Prompt: Start at the line containing "Within the photo" and transcribe every line exactly through the end of the records below, and only those lines.

Data items
-- -- --
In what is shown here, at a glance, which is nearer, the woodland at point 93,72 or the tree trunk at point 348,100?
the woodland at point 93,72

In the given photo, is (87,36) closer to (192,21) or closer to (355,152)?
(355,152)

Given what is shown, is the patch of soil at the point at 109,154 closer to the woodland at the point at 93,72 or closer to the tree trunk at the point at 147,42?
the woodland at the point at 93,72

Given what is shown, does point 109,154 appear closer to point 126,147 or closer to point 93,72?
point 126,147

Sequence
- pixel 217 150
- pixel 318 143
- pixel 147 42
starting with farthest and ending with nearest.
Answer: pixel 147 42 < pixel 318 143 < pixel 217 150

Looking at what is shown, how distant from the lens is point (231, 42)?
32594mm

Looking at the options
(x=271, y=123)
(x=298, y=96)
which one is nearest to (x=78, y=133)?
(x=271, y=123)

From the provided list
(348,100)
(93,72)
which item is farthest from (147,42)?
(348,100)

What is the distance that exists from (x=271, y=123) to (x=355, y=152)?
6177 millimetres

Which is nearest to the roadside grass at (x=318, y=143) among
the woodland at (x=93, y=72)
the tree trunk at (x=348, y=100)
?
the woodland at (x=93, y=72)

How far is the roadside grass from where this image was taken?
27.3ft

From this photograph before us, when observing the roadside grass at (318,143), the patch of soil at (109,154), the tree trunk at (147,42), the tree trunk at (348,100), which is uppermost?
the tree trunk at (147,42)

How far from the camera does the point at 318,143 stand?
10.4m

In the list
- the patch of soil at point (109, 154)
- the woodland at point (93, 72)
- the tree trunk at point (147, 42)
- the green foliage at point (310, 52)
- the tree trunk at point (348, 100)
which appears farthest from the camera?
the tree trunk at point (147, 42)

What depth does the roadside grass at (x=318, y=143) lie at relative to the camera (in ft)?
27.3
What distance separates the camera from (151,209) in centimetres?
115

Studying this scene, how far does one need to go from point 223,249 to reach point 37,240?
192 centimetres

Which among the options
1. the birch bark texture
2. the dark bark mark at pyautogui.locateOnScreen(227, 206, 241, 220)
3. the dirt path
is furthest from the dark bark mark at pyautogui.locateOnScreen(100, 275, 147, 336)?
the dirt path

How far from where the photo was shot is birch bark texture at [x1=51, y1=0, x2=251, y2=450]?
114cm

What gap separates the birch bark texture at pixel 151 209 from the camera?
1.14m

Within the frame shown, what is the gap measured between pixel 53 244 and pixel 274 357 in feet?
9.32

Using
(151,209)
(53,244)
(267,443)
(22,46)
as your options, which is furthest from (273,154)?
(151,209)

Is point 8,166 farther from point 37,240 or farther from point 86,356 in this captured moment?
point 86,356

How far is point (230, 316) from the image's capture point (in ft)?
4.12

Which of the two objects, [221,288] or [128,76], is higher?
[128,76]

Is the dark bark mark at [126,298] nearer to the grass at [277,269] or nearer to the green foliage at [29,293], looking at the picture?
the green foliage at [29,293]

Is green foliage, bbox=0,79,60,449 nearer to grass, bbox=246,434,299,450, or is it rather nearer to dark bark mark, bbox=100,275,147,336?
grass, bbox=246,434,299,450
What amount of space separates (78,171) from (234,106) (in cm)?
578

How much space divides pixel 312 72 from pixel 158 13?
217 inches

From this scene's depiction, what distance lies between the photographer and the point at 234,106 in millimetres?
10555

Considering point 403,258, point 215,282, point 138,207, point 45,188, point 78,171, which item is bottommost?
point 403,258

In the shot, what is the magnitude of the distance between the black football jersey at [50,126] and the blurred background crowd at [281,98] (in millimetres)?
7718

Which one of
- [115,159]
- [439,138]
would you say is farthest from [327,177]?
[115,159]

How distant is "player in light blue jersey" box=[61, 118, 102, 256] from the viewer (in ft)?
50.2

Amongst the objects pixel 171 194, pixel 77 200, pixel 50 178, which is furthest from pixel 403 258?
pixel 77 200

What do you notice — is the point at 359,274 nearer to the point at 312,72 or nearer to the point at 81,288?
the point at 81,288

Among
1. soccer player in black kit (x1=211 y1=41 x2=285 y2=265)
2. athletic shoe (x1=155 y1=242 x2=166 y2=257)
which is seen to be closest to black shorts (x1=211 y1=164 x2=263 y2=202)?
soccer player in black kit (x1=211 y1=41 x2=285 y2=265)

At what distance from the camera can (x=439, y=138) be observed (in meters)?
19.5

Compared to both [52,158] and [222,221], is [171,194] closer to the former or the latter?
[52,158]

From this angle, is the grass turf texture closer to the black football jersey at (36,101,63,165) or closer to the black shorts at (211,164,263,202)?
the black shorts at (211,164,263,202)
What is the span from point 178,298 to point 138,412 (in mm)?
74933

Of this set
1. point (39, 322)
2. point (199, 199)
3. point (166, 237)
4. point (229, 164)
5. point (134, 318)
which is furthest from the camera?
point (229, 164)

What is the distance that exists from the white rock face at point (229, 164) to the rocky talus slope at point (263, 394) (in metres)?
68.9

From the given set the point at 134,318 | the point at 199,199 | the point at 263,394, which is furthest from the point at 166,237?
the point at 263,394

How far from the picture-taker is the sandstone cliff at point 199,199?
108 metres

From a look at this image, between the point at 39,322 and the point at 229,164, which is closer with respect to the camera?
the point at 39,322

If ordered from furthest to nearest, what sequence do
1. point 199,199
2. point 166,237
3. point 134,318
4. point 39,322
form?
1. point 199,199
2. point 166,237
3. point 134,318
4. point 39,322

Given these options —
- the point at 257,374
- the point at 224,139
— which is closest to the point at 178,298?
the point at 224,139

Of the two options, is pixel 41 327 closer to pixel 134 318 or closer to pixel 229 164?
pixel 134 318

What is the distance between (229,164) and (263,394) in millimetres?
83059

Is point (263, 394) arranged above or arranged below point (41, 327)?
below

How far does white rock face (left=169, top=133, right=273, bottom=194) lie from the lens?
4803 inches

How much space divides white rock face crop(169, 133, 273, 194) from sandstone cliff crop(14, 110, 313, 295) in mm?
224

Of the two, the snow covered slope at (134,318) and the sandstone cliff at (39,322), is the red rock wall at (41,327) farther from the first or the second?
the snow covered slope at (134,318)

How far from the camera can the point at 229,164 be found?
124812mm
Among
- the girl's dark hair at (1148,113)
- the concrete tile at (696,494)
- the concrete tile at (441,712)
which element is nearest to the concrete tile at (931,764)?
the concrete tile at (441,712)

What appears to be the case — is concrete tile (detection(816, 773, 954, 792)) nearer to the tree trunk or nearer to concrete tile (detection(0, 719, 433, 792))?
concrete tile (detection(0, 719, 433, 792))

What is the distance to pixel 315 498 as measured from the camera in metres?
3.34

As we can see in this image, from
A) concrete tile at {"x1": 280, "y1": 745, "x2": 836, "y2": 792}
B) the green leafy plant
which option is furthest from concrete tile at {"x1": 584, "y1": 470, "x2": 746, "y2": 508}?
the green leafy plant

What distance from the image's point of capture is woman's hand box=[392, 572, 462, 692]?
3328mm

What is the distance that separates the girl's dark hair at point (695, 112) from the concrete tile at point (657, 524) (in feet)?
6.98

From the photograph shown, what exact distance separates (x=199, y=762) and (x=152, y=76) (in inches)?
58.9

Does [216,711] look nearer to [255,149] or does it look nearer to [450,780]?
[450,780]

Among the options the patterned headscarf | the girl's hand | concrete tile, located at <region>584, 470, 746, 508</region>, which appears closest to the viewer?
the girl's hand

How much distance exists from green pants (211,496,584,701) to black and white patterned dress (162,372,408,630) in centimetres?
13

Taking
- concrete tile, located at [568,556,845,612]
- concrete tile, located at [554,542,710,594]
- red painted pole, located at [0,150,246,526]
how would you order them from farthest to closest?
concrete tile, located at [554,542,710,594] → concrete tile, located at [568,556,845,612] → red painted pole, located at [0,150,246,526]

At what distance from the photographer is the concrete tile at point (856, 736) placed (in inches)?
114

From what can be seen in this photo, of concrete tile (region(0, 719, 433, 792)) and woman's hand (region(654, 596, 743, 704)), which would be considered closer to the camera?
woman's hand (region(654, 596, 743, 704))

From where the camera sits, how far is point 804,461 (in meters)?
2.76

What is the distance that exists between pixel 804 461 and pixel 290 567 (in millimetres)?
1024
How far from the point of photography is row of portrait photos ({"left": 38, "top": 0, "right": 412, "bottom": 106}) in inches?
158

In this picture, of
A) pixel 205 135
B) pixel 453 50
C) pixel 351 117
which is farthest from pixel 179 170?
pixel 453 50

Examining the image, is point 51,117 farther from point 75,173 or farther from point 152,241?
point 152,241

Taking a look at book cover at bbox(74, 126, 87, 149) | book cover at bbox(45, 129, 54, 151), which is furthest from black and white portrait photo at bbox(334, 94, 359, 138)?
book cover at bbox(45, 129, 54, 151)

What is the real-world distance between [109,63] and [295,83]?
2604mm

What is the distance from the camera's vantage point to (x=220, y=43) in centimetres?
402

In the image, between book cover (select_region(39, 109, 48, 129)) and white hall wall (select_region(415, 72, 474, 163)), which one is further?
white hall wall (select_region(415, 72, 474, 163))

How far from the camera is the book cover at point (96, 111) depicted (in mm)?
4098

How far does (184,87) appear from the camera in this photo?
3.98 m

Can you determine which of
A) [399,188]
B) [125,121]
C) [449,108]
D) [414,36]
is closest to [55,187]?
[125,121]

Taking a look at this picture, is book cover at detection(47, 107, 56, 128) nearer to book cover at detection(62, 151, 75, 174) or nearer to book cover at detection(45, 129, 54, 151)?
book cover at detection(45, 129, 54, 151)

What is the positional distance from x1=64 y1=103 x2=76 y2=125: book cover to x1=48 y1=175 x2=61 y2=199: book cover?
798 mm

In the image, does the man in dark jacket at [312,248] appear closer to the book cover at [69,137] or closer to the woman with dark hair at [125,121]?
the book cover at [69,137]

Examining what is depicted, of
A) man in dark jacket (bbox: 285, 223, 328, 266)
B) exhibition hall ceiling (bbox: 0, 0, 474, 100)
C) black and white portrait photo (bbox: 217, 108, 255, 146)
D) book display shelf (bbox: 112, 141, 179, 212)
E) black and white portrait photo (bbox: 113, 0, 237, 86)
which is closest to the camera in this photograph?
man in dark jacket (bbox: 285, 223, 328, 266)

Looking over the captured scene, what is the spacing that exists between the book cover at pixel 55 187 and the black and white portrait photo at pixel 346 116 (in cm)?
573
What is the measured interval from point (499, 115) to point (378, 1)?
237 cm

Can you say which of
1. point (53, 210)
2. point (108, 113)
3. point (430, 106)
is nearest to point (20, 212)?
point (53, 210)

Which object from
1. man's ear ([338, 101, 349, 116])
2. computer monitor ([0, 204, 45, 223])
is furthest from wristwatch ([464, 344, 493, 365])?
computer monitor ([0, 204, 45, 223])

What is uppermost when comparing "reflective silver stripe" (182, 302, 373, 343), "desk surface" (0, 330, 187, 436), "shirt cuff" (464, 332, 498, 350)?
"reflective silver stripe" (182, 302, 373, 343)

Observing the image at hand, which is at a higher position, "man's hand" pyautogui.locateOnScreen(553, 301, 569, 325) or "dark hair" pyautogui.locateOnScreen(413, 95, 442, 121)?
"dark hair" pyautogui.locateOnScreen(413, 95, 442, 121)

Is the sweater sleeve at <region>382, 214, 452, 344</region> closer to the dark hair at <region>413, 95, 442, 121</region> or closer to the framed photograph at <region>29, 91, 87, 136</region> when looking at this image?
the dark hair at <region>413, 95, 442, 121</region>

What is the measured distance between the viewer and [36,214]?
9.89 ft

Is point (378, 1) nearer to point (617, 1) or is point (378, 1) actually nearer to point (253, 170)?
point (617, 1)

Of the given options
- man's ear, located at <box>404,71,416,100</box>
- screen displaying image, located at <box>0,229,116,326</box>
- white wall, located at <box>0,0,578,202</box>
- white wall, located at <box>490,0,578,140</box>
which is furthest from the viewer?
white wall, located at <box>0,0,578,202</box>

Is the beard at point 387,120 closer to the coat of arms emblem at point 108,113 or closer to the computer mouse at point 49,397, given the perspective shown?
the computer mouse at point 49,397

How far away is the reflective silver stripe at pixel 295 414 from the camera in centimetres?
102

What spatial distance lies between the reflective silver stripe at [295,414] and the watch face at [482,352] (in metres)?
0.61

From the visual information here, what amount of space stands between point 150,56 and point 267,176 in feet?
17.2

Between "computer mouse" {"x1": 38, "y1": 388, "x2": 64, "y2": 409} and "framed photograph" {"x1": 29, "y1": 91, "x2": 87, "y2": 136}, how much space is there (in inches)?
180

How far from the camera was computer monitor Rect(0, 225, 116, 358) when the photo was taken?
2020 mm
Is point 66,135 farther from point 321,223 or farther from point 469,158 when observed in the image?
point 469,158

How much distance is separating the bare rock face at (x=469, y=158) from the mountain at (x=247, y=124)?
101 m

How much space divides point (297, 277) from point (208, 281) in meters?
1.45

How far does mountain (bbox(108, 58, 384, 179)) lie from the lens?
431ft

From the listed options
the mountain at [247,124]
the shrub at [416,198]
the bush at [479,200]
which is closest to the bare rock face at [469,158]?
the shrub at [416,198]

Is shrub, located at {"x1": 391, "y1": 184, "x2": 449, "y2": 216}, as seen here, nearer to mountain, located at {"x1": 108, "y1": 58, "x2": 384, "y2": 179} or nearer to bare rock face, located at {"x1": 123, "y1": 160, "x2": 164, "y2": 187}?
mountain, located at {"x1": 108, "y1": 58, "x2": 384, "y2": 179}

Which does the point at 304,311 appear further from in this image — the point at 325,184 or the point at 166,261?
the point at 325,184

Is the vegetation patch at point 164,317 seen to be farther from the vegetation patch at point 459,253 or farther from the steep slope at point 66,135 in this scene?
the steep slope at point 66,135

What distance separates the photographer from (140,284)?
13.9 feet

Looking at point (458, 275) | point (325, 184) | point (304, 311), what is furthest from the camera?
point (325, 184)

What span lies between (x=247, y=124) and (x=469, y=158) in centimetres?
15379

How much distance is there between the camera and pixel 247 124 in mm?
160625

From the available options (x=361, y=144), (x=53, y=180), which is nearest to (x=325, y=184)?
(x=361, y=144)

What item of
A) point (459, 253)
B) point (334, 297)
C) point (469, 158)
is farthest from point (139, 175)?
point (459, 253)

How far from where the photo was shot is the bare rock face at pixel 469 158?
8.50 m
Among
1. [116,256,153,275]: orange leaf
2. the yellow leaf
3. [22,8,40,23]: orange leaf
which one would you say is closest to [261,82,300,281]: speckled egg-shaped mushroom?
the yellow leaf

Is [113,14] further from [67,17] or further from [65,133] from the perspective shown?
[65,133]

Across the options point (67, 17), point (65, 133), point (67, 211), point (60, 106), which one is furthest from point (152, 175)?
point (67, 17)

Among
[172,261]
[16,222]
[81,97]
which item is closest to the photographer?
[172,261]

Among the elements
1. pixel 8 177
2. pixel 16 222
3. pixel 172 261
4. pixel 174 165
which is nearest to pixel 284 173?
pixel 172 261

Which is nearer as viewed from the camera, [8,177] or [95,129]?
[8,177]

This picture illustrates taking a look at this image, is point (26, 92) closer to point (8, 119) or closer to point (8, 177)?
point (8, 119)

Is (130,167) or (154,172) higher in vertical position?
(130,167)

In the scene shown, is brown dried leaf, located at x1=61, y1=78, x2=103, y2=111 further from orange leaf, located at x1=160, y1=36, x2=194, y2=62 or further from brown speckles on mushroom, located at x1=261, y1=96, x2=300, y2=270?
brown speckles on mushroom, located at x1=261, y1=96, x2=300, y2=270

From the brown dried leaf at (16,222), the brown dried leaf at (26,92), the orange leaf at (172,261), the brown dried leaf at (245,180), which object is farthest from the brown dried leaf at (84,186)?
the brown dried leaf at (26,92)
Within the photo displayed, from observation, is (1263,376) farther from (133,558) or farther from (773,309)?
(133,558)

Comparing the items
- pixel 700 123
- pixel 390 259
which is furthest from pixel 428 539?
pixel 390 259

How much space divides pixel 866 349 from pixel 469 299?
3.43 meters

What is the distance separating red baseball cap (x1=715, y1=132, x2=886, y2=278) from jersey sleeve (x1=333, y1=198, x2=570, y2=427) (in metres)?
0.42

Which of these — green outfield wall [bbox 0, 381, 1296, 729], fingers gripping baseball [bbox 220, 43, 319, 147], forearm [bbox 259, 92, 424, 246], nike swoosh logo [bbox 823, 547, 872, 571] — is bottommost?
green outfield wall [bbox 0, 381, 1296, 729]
-- -- --
Exercise result:
Within the photo displayed, from observation, is (1263,376) farther from (133,558) or farther from (773,309)?
(133,558)

Comparing the items
- pixel 700 123
- pixel 390 259
which is furthest from pixel 428 539?
pixel 390 259

How much space divides pixel 866 349 from pixel 469 299?
3.43 meters

What is the distance separating red baseball cap (x1=715, y1=132, x2=886, y2=278) from jersey sleeve (x1=333, y1=198, x2=570, y2=427) (in metres)?
0.42

Which of these — green outfield wall [bbox 0, 381, 1296, 729], fingers gripping baseball [bbox 220, 43, 319, 147], forearm [bbox 259, 92, 424, 246], nike swoosh logo [bbox 823, 547, 872, 571] — is bottommost?
green outfield wall [bbox 0, 381, 1296, 729]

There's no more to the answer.